Il presidente della Repubblica potrebbe, in tema, inviare un messaggio formale alle Camere?
Rientra certamente tra le sue prerogative, secondo l’art. 87 comma 2 della Costituzione. Quello di messaggio è un potere esercitato con parsimonia dai presidenti della Repubblica (con la sola eccezione di Cossiga che – anche in questo – abusò delle sue prerogative, inviandone addirittura 7): Einaudi, Gronchi, Saragat, Pertini non ne fecero. Leone, Scalfaro e Ciampi ne firmarono uno solo. Questi numeri ci dicono come si tratti di un potere da riservare a nodi costituzionali di assoluto spessore: lo era certamente – ad esempio – il tema del pluralismo informativo oggetto del messaggio del presidente Ciampi (durante la legislatura a maggioranza di centrodestra). Ad oggi, il presidente Napolitano non si è mai avvalso di tale potere.

Il Presidente sarà pur libero di esercitare o meno tale sua prerogativa.
Ovvio che sì. Segnalo tuttavia che questa come tutte le altre prerogative che la Costituzione assegna al capo dello Stato non sono sue personali ma del suo ufficio. Come tali vanno tutelate per preservarle ai propri successori al Quirinale. E la forma migliore per garantirne l’effettività e l’efficacia ordinamentale è di esercitarle – nessuna esclusa, se ne ricorrano le condizioni – per evitare pericoli di desuetudine. Quanto al merito di un suo eventuale messaggio sulla crisi della giustizia e del suo più drammatico punto di ricaduta, le carceri, è lo stesso presidente Napolitano esattamente un anno fa (era il 28 luglio 2011, in occasione del Convegno promosso dai Radicali in Senato per una riforma della Giustizia) ad averne parlato come di «una questione di prepotente urgenza» che oramai va ben oltre i limiti fissati dalla Costituzione, del cui rispetto il Quirinale è il primo Garante.

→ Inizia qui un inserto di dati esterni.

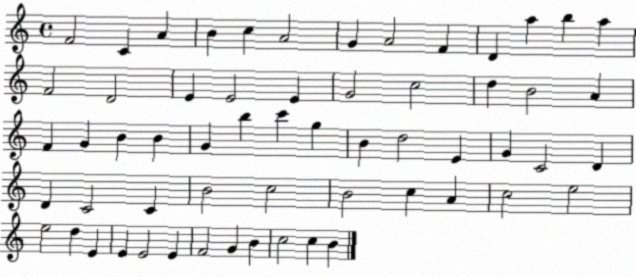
X:1
T:Untitled
M:4/4
L:1/4
K:C
F2 C A B c A2 G A2 F D a b a F2 D2 E E2 E G2 c2 d B2 A F G B B G b c' g B d2 E G C2 D D C2 C B2 c2 B2 c A c2 e2 e2 d E E E2 E F2 G B c2 c B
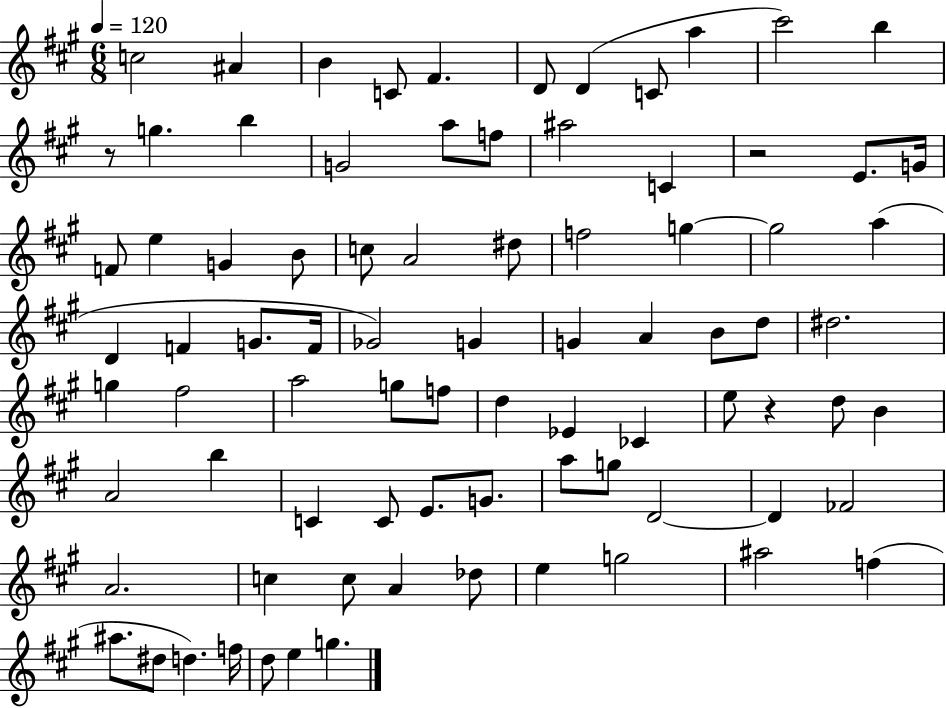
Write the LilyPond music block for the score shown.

{
  \clef treble
  \numericTimeSignature
  \time 6/8
  \key a \major
  \tempo 4 = 120
  c''2 ais'4 | b'4 c'8 fis'4. | d'8 d'4( c'8 a''4 | cis'''2) b''4 | \break r8 g''4. b''4 | g'2 a''8 f''8 | ais''2 c'4 | r2 e'8. g'16 | \break f'8 e''4 g'4 b'8 | c''8 a'2 dis''8 | f''2 g''4~~ | g''2 a''4( | \break d'4 f'4 g'8. f'16 | ges'2) g'4 | g'4 a'4 b'8 d''8 | dis''2. | \break g''4 fis''2 | a''2 g''8 f''8 | d''4 ees'4 ces'4 | e''8 r4 d''8 b'4 | \break a'2 b''4 | c'4 c'8 e'8. g'8. | a''8 g''8 d'2~~ | d'4 fes'2 | \break a'2. | c''4 c''8 a'4 des''8 | e''4 g''2 | ais''2 f''4( | \break ais''8. dis''8 d''4.) f''16 | d''8 e''4 g''4. | \bar "|."
}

Al vostro invito a non escludere, nel suo messaggio alle Camere, il ricorso ad una legge di amnistia e indulto, il presidente Napolitano cosa risponde?

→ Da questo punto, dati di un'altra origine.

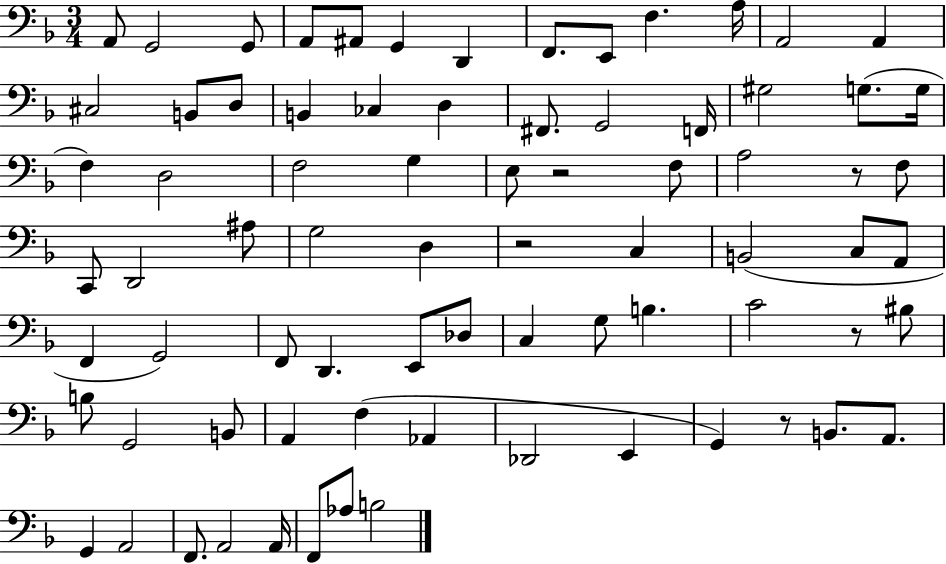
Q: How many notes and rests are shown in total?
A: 77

Per un verso ribadisce la propria non pregiudiziale contrarietà ad un provvedimento di clemenza generale. Per altro verso afferma di non ravvisarne le condizioni necessarie, dato che l’art. 79 della Costituzione richiede per la sua approvazione maggioranze particolarmente alte: i due terzi dei votanti, articolo per articolo e nella votazione finale. È saggio che il Quirinale valorizzi l’unico strumento in grado, qui e subito, di restituire la legalità costituzionale smarrita dietro le sbarre (e nelle aule di giustizia). E tuttavia, al Garante della legalità costituzionale, spetta il compito di chiamare le Camere all’uso di tale strumento, non altro. Il potere di approvare amnistia e indulto, dopo la riforma intervenuta con legge costituzionale n. 1 del 1992, è infatti solo del Parlamento, senza alcuna partecipazione formale o sostanziale del Quirinale. Ecco il punto: quel consenso costituzionalmente richiesto può essere l’esito di un processo deliberativo che, in un messaggio presidenziale, potrebbe trovare la sua miccia. Nessuno può essere certo dell’esito, ma – credo – la logica degli organi di garanzia dovrebbe essere quella del «fai quel che devi, accada quel che può».

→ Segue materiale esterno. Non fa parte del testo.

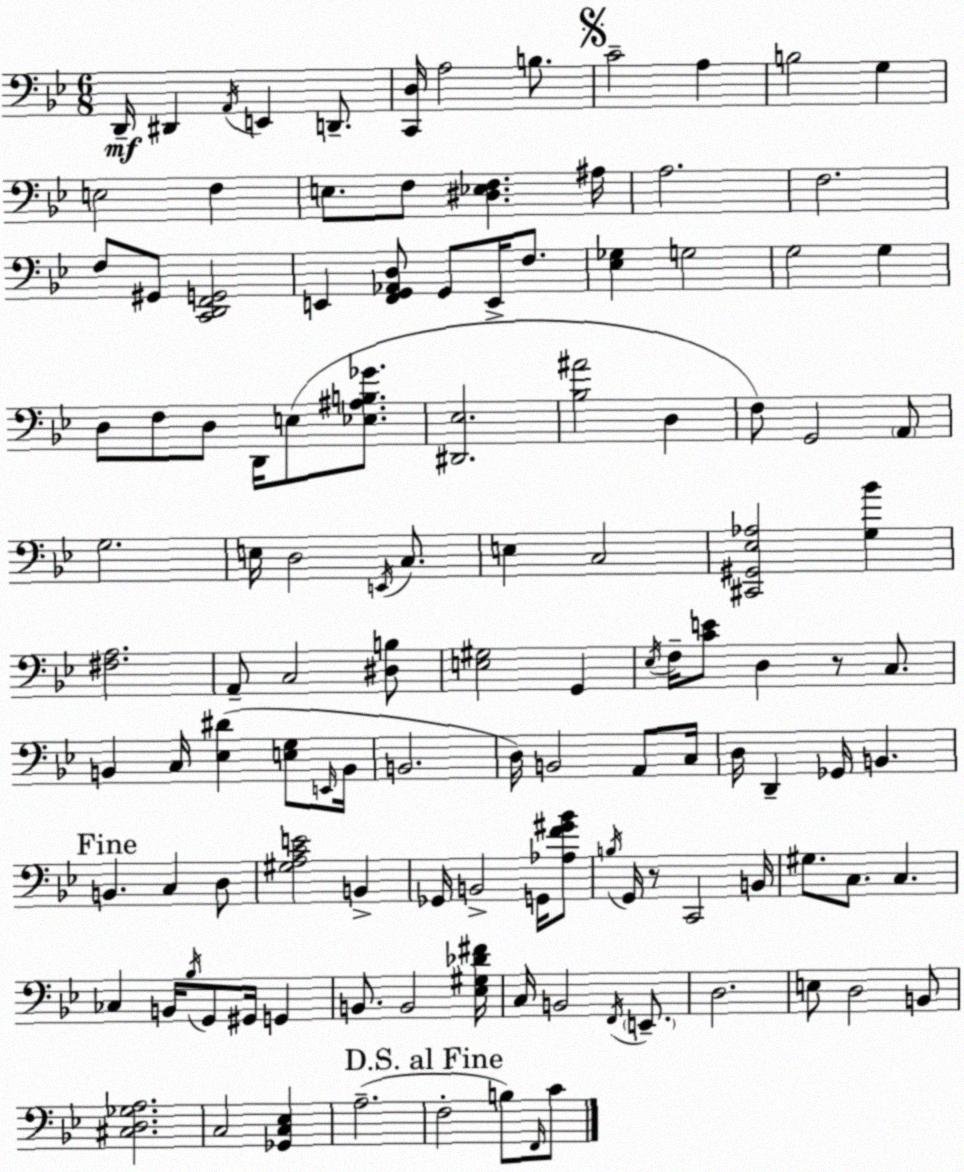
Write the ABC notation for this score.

X:1
T:Untitled
M:6/8
L:1/4
K:Bb
D,,/4 ^D,, A,,/4 E,, D,,/2 [C,,D,]/4 A,2 B,/2 C2 A, B,2 G, E,2 F, E,/2 F,/2 [^D,_E,F,] ^A,/4 A,2 F,2 F,/2 ^G,,/2 [C,,D,,F,,G,,]2 E,, [F,,G,,_A,,D,]/2 G,,/2 E,,/4 F,/2 [_E,_G,] G,2 G,2 G, D,/2 F,/2 D,/2 D,,/4 E,/2 [_E,^A,B,_G]/2 [^D,,_E,]2 [_B,^A]2 D, F,/2 G,,2 A,,/2 G,2 E,/4 D,2 E,,/4 C,/2 E, C,2 [^C,,^G,,_E,_A,]2 [G,_B] [^F,A,]2 A,,/2 C,2 [^D,B,]/2 [E,^G,]2 G,, _E,/4 F,/4 [CE]/2 D, z/2 C,/2 B,, C,/4 [_E,^D] [E,G,]/2 E,,/4 B,,/4 B,,2 D,/4 B,,2 A,,/2 C,/4 D,/4 D,, _G,,/4 B,, B,, C, D,/2 [^G,A,CE]2 B,, _G,,/4 B,,2 G,,/4 [_A,F^G_B]/2 B,/4 G,,/4 z/2 C,,2 B,,/4 ^G,/2 C,/2 C, _C, B,,/4 _B,/4 G,,/2 ^G,,/4 G,, B,,/2 B,,2 [_E,^G,_D^F]/4 C,/4 B,,2 F,,/4 E,,/2 D,2 E,/2 D,2 B,,/2 [^C,D,_G,A,]2 C,2 [_G,,C,_E,] A,2 F,2 B,/2 F,,/4 C/2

Ma bastano amnistia e indulto per risolvere il sovraffollamento carcerario?
La situazione ha raggiunto un livello di violazione costituzionale così acclarata, sistematica, duratura che il recupero della legalità si pone come assolutamente prioritaria: dietro i numeri del sovraffollamento ci sono sono corpi sottoposti a trattamenti inumani e degradanti per i quali l’Italia è ripetutamente condannata in sede internazionale; ci sono persone sottoposte ad una pena aggiuntiva, il sovraffollamento, che pure la legge vieta e che nessun giudice ha irrogato. Ma amnistia e indulto sono solo il primo passo. Il secondo, obbligato e immediatamente successivo, riguarda la riforma profonda di quelle leggi “carcerogene” perché produttive di corpi su corpi stipati dietro le sbarre: la Bossi-Fini in tema di stupefacenti, la Fini-Giovanardi in tema di immigrazione irregolare e clandestina, la Cirielli per la parte in cui irrigidisce il regime della recidiva, l’attuale meccanismo della custodia cautelare. La prospettiva di fondo deve essere quella di restituire il diritto penale alla sua dimensione minima, quale extrema ratio, rivedendone dunque le troppe fattispecie di reato e le tipologie di pena. Aumentare la cubatura delle carceri o costruirne di nuove è la risposta di uno Stato penale, non di uno Stato di diritto.